Another application is more theoretical. Suppose that we wish to prove that a hidden Markov model is not equivalent to a Markov model of any finite order. Consider a sequence of identical observations. If the underlying model is Markov of order k, then the probability that the next observation in the sequence follows the pattern, given the previous n ≥ k observations, is the same for all such n, because by definition the probability distribution of a kth order Markov model depends only on the last k observations.
Now consider a hidden Markov model with a single parameter t. We start off with a prior distribution on t, and re-estimate this to predict the next observation, given the observations so far. Since all the observations are identical, this is the same calculation as repeatedly applying a Bayes pass to a single observation, and the probability that the next observation follows that pattern cannot decrease. In fact, it must increase unless our distribution on the possible parameter values, given the observations so far, produces the same prediction for almost all parameter values given positive weight.
As an example consider a hidden Markov model with a single parameter, initially set to the difference between two random variables, both Poisson with parameter 1. To produce each observation, we look at the value of the parameter.
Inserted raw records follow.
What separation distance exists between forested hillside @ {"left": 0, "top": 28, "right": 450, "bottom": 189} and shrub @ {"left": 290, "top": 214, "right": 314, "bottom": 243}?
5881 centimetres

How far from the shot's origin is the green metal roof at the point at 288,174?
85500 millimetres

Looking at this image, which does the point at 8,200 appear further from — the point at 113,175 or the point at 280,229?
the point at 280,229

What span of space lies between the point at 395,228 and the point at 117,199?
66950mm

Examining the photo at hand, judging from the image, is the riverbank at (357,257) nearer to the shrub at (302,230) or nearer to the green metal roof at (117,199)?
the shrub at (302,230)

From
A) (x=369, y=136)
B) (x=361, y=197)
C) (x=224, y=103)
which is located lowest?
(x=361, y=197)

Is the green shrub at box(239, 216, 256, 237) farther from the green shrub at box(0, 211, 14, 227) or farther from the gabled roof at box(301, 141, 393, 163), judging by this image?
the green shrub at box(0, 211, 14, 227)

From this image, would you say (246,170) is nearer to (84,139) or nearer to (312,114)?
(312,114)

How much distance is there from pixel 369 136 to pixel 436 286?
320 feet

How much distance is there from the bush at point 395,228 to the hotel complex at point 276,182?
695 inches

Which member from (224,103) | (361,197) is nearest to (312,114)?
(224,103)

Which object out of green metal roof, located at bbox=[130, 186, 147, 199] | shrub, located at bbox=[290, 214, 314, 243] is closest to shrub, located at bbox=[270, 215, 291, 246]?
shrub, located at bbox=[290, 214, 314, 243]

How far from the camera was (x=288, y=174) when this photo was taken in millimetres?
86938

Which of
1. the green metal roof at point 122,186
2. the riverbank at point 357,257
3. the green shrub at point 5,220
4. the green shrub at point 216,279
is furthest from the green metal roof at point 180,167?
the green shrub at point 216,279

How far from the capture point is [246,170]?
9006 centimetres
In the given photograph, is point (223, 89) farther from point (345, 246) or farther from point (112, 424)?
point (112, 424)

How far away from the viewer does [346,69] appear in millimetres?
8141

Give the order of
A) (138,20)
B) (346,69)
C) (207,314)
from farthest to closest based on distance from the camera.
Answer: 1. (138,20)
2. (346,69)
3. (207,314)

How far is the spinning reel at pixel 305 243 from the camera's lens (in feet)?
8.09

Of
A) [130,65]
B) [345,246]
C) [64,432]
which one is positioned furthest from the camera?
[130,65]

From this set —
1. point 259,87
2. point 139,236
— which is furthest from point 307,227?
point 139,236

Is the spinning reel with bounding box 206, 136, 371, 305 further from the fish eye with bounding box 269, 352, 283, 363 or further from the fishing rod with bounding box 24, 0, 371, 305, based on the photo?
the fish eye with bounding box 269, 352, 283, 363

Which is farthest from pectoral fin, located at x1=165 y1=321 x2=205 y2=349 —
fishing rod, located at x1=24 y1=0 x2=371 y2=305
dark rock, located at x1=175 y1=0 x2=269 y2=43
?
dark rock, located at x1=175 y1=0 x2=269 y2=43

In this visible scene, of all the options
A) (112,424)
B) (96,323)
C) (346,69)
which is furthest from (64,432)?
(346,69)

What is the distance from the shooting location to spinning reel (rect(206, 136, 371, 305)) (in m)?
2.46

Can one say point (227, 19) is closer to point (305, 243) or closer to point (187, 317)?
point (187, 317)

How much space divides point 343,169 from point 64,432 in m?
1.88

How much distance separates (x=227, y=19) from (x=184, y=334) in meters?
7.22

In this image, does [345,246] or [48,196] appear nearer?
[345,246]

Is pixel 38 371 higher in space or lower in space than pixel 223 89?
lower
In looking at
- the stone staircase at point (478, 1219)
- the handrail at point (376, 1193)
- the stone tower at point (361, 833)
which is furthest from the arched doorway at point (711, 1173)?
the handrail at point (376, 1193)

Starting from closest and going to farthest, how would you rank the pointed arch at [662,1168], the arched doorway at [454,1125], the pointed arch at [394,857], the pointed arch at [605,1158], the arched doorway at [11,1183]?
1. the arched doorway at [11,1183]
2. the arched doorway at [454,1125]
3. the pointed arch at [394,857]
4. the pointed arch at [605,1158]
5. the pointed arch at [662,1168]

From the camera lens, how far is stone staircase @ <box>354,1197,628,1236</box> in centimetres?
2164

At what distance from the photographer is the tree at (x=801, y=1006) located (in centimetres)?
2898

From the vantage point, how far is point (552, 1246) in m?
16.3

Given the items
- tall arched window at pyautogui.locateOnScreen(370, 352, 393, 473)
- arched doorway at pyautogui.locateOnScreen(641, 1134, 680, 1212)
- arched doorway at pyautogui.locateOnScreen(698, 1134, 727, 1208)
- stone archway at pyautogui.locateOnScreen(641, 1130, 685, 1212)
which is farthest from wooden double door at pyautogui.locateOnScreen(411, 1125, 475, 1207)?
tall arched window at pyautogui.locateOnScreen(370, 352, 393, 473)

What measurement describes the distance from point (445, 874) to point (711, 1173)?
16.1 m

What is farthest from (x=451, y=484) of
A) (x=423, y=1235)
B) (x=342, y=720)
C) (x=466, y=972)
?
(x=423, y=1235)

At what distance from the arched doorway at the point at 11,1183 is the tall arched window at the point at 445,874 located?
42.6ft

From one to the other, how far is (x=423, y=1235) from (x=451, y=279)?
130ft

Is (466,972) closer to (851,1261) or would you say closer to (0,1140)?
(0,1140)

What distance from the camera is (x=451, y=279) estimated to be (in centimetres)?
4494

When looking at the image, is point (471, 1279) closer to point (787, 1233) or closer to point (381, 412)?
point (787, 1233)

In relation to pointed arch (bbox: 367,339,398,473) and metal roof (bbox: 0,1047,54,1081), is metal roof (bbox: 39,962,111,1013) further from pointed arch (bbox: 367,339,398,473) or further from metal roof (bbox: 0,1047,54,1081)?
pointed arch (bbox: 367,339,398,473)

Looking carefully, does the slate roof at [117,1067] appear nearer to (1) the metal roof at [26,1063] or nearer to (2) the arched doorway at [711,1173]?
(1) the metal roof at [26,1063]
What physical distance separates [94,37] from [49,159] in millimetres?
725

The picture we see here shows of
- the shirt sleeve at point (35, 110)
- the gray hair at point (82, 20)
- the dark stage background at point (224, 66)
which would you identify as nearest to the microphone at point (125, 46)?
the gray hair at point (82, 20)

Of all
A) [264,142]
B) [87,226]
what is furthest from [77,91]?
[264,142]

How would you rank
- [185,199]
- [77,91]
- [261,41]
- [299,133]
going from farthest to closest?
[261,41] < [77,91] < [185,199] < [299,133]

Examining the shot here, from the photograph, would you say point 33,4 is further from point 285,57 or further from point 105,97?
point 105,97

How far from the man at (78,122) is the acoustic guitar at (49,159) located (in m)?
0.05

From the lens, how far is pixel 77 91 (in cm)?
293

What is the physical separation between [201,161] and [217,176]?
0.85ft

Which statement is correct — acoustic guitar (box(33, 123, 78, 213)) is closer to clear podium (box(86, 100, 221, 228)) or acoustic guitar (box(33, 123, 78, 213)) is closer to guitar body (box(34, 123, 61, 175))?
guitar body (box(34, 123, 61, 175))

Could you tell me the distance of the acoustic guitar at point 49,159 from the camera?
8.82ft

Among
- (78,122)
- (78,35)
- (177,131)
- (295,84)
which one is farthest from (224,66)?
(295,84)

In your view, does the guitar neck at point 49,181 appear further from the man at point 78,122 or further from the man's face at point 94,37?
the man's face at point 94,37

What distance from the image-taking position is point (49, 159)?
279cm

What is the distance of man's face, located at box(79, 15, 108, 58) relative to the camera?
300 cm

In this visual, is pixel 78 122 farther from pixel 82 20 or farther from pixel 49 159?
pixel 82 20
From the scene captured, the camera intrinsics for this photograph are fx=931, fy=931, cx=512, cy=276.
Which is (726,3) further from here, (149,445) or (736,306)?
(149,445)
If it is below zero, we increment the value of the parameter by another sample from a Poisson random variable and output 0. If it is above zero, we decrement the parameter by the value of a random sample from the same distribution and output 1. If it is equal to zero we toss a coin and then either output 0 and increment or output 1 and decrement.
The prior probability on our observation puts positive weight on every integer. After seeing a 0 or one, we cannot absolutely rule out any integer, because of the perturbation introduced by incrementing or decrementing the hidden variable by a Possion random variable. Furthermore, the range of values in play produces different predictions for the next obseration. So if we observe an indefinate stream of zeros, the probability that the next observation is also a zero increases at each setp. Therefore the process is not Markov of any finite order: it is irretrievably hidden Markov.